Q&A with Julia Leonard, Graduate Student in MIT Brain and Cognitive Sciences

Steve Nelson
JL

Julia Leonard recently completed her PhD in Brain and Cognitive Sciences (Course 9), exploring how the social environment shapes children’s brain development, cognition, and motivation. She received her BA from Wesleyan University, where she studied Neuroscience and Behavior. Prior to graduate school, she spent two years as a research assistant in John Gabrieli’s lab at MIT. Julia decided to stay at MIT for graduate school because it is one of the few places where people are interested not only in conducting rigorous basic scientific research, but also in translating that research into practice and policy to impact people’s lives.

What is one of the biggest challenges facing educators today?

There are many, but I’ll highlight two big challenges. 1) Home environment: many children experience difficulties in school because of a lack of stability and resources in their home environments, often due to systemic problems related to housing and food insecurity, and overburdened caregivers. While this challenge is somewhat outside of the classroom teacher’s purview, it points to the necessity of supporting children’s holistic development. 2) Differences in individual children’s experience and skills. Teachers are faced with classrooms filled with anywhere from 20-35 children who are at different levels of academic proficiency and social development, each with unique interests, moods, and attention spans. It is the teacher’s job to get to know each student so that they can support learning in a way that is best for the individual. Researchers studying individualized approaches to learning are excited to partner with teachers to address some of these difficult challenges.
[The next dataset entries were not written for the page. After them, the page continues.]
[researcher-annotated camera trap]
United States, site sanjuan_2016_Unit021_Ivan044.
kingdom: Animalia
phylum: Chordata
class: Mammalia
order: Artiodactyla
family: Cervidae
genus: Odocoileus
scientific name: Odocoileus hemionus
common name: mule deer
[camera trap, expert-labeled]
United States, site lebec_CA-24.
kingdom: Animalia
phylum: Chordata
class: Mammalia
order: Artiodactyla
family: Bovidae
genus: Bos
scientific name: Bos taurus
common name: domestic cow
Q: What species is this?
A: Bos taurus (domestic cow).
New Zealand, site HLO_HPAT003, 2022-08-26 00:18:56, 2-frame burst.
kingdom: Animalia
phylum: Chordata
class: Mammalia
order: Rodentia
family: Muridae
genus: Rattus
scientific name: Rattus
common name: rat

What are some of the things being done in your lab to help make education more effective?

With Dr. John Gabrieli, I have worked on projects studying how growing up in households of different socioeconomic-status (SES) shapes children’s brain development and cognition. This work focuses on the first challenge to education I mentioned above: low-resourced home environments. Many researchers, including our group, have found that children from lower-SES backgrounds perform worse on measures of cognition and academic achievement than their higher-SES peers, and this disparity is associated with neural differences. My work focuses on how children uniquely adapt to fit their environment. I have found that some cognitive and neural structures don't differ by SES and that the neural correlates of successful cognition actually vary by children’s SES. In other words, the way the brain supports strong cognition in children from lower-SES backgrounds actually differs from the way the brain supports strong cognition in children from higher-SES backgrounds. This research is in its infancy, but the hope is that educators and researchers will use this knowledge to build effective interventions that work with individual’s unique strengths by environmental context to promote success in school and in life.

With Dr. Laura Schulz (Early Childhood Cognition Lab), I have worked on projects looking at how children decide to stick with a challenge. This work focuses on the second challenge to education I mentioned above: individual differences in the realm of motivation. We found that children try harder on their own task after watching an adult try hard and succeed on a separate task. This effect is amplified if the adult practices what they preach: explicitly stating that they value effort or cheering the child on while also demonstrating their own effortful success. We are hoping to explore how adults’ modeling of effort, in conjunction with their messages, impact children’s motivation “in the wild”. The larger goal of this work is to understand what sources of evidence children pay attention to when deciding to persevere in order to boost children’s effort when it matters most.

What do you hope to do after graduate school?

This Fall I will be starting a postdoctoral position as a Mindcore Fellow at University of Pennsylvania working with Drs. Allyson Mackey and Angela Duckworth on better characterizing individual differences in children’s persistence.  We will be exploring how children’s decisions to stick with a challenge depend on environmental factors, such as parents’ and educators’ actions and messages, home routine, etc., as well as internal factors like mood, interest, and sensitivity to evidence. I also hope to translate some of the research findings related to persistence from my graduate career at MIT into real-world interventions.

What is your favorite thing about being at MIT?

I have so valued the opportunity to encounter motivated and talented scholars each day I study how the social environment impacts children’s learning and being a researcher here has provided me with a ‘meta’ experience where I often reflect upon how the social environment of MIT has vastly shaped my own development. My friends and colleagues at MIT have inspired me to be a better scientist, thinker, and citizen – it is truly a unique place and I feel so fortunate to have spent many formative years here.